Communicatieinstellingen op het werkstation controleren
Opmerking: IPP (het protocol voor afdrukken via Internet) wordt door alle Windows 2000- en XP-werkstations ondersteund; de onderstaande procedure is daarom hoofdzakelijk op deze besturingssystemen afgestemd. Voor andere besturingssystemen op werkstations kan de IPP-afdrukservice van de Microsoft-website worden gedownload. De instructies van Microsoft, of andere veilige bronnen op het Internet, opvolgen voor installatie van IPP op andere besturingssystemen dan Windows 2000 en XP. De procedures voor het oplossen van problemen op andere besturingssystemen is in grote lijnen gelijk aan deze.
- Uw webbrowser Netscape 6.2 of Internet Explorer 6.0 (of hoger) openen en het TCP/IP-adres van de printer in het veld Adres of Locatie invoeren. Druk op Enter. Als de homepage van de printer op het werkstation verschijnt, betekent dit dat de communicatie (via TCP/IP en HTTP) met de printer in orde is. Is dit niet het geval, controleren of uw webbrowser geen proxy-server gebruikt om verbinding met LAN-adressen te maken, en de procedure herhalen. Als het nu nog niet werkt, de volgende stap uitvoeren.

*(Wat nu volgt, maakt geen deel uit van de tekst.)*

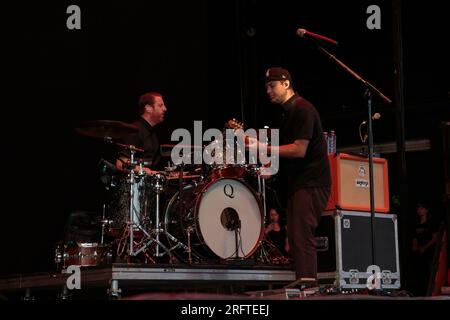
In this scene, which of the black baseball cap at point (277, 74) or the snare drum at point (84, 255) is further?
the snare drum at point (84, 255)

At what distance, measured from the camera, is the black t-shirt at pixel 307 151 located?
5.78 metres

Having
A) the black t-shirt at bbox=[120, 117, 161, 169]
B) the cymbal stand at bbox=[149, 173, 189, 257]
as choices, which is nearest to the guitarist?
the cymbal stand at bbox=[149, 173, 189, 257]

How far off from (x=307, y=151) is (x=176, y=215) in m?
1.49

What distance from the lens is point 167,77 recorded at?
842cm

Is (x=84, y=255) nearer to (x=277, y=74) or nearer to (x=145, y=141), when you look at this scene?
(x=145, y=141)

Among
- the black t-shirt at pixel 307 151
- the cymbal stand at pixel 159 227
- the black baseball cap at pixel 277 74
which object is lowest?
the cymbal stand at pixel 159 227

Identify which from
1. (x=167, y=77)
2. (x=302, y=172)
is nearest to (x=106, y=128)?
(x=302, y=172)

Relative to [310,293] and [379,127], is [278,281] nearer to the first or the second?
[310,293]

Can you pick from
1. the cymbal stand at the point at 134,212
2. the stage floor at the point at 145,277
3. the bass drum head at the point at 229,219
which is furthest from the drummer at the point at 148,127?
the stage floor at the point at 145,277

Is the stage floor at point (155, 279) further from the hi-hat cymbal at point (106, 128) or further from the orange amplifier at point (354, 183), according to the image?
the hi-hat cymbal at point (106, 128)

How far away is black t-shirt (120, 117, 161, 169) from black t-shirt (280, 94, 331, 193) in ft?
5.13

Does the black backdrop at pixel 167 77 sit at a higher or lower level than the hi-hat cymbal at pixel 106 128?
higher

- Controleren of het Internetprotocol (TCP/IP) op het Windows 2000- of XP-werkstation is geïnstalleerd. Op Windows 2000-desktops, rechtsklikken op het pictogram Mijn netwerklocaties en Eigenschappen selecteren. Rechtsklikken op het pictogram LAN-verbinding en Eigenschappen selecteren. Op Windows XP-desktops, klikken op Start, Configuratiescherm en dubbelklikken op Netwerkverbindingen. Rechtsklikken op het pictogram LAN-verbinding en Eigenschappen selecteren. Controleren of het Internetprotocol (TCP/IP) is geladen. In dit geval met de muis op deze optie klikken (de optie markeren) en op de toets Eigenschappen klikken om te controleren of dit werkstation een dynamische of statische methode gebruikt voor het verkrijgen van een geldig TCP/IP-adres, en dat de hostnaam van het werkstation via DNS wordt omgezet. Als het TCP/IP-protocol niet is geladen, klikken op de toets Installeren... en Protocol kiezen als het type netwerkonderdeel dat u wilt installeren. Klikken op de toets Toevoegen... en Internetprotocol (TCP/IP) selecteren. Ervoor zorgen dat u de installatie-CD van het besturingssysteem bij de hand heeft, op de toets Bladeren… klikken en de daarop volgende instructies opvolgen. Als het protocol is geïnstalleerd, met uw muis op de optie klikken (de optie markeren) en op de toets Eigenschappen klikken om de methode van TCP/IP-adressering te controleren of in te stellen.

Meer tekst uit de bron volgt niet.